If we can shape work that allows for real work-life balance around caring responsibilities, men would also benefit. Some research revealed that many Millennial men are looking for equality at home as well — they want to be active fathers as well as at work, to be flexible and to take time out. Embracing this could help to normalize the dual roles of caregivers and earners in households and address gender stereotyping. Thus, creating quality flexible jobs that allow women and men to balance ambition with caring responsibilities must be the aim.
Overcoming Occupational Segregation
Another reason cited for gender pay gaps is occupational segregation, with a historical tendency for women to take on low-paid work sometimes referred to as the 5 Cs: cleaning, catering, cashiering (retail), clerical work and caring.
The World Economic Forum 2016 report, “The Future of Jobs,” highlights that as 4IR takes hold in different industries and job families, it will affect female and male workers in distinct ways. Looking from a sector basis, job families expecting the highest employment growth include architecture, engineering, computer science and mathematics, which currently have some of the lowest female participation rates. Women may also be considered more vulnerable due to their concentration in lower-skilled or routinized jobs that may be more easily automated.

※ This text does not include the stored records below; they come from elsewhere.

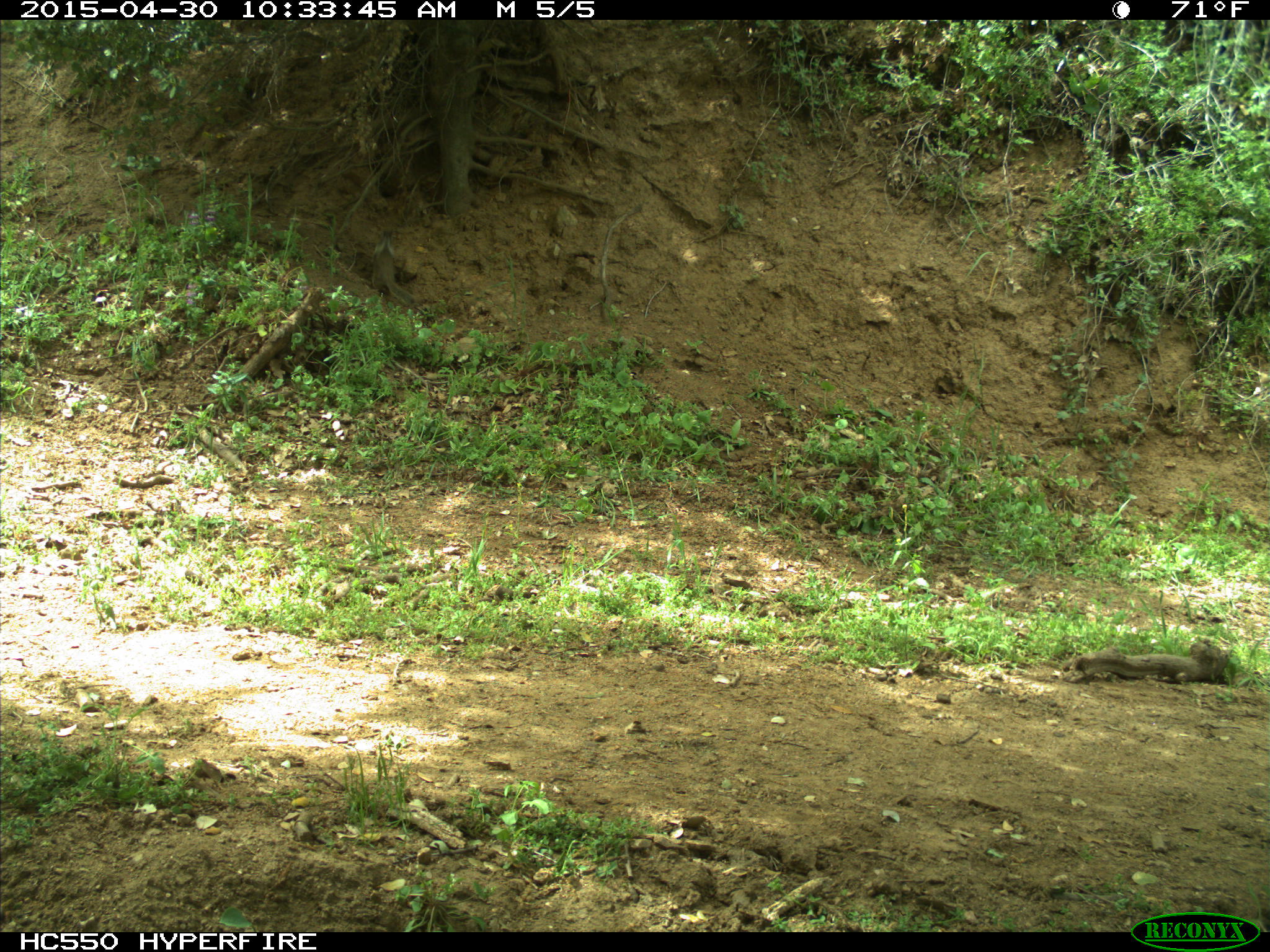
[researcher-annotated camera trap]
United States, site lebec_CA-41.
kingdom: Animalia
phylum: Chordata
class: Mammalia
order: Rodentia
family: Sciuridae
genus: Otospermophilus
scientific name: Otospermophilus beecheyi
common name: california ground squirrel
Otospermophilus beecheyi (california ground squirrel).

By extrapolating from the current pattern of gender segregation, it’s predicted that this will result in a net job loss for women, with 3 million job losses and only 0.55 million gains — more than five jobs lost for every job gained, while men will face nearly 4 million job losses and 1.4 million gains, approximately three jobs lost for every job gained. Clearly, we need to break down those patterns of gender segregation to buck these predicted trends.
Perhaps most fundamentally of all, we can expect the gender pay gap to persist as long as employers’ and employees’ ideas about gender norms and occupations continue, including stereotypes about men and women’s capabilities and skills and the culture associated with different types of work. But as the war for talent rages on, we know people are an increasingly valuable asset. Successful businesses will be those that can reskill their employees in order to deploy the technology of the 4IR. This may well be the antithesis of the First Industrial Revolution, where physical strength became more highly valued. In an economy based less on capital than talent, women are more likely to be treated as equals to foster an environment where there are fewer obstacles to talent acquisition and retention.
Technological disruption in the 4IR will bring many opportunities and benefits at global, national and organizational levels, but technology alone won’t be the cure-all. We need clear, ethical goals to build a society based on cooperation that benefits everyone. Rethinking working time, family time and personal time, reassessing the gender division of labor and reviewing the rate of female participation and progression across our workforce will all help to build a culture that supports the increasingly diverse and multi-generational workforce that is emerging.
Only then can we hope to close the gender pay divide.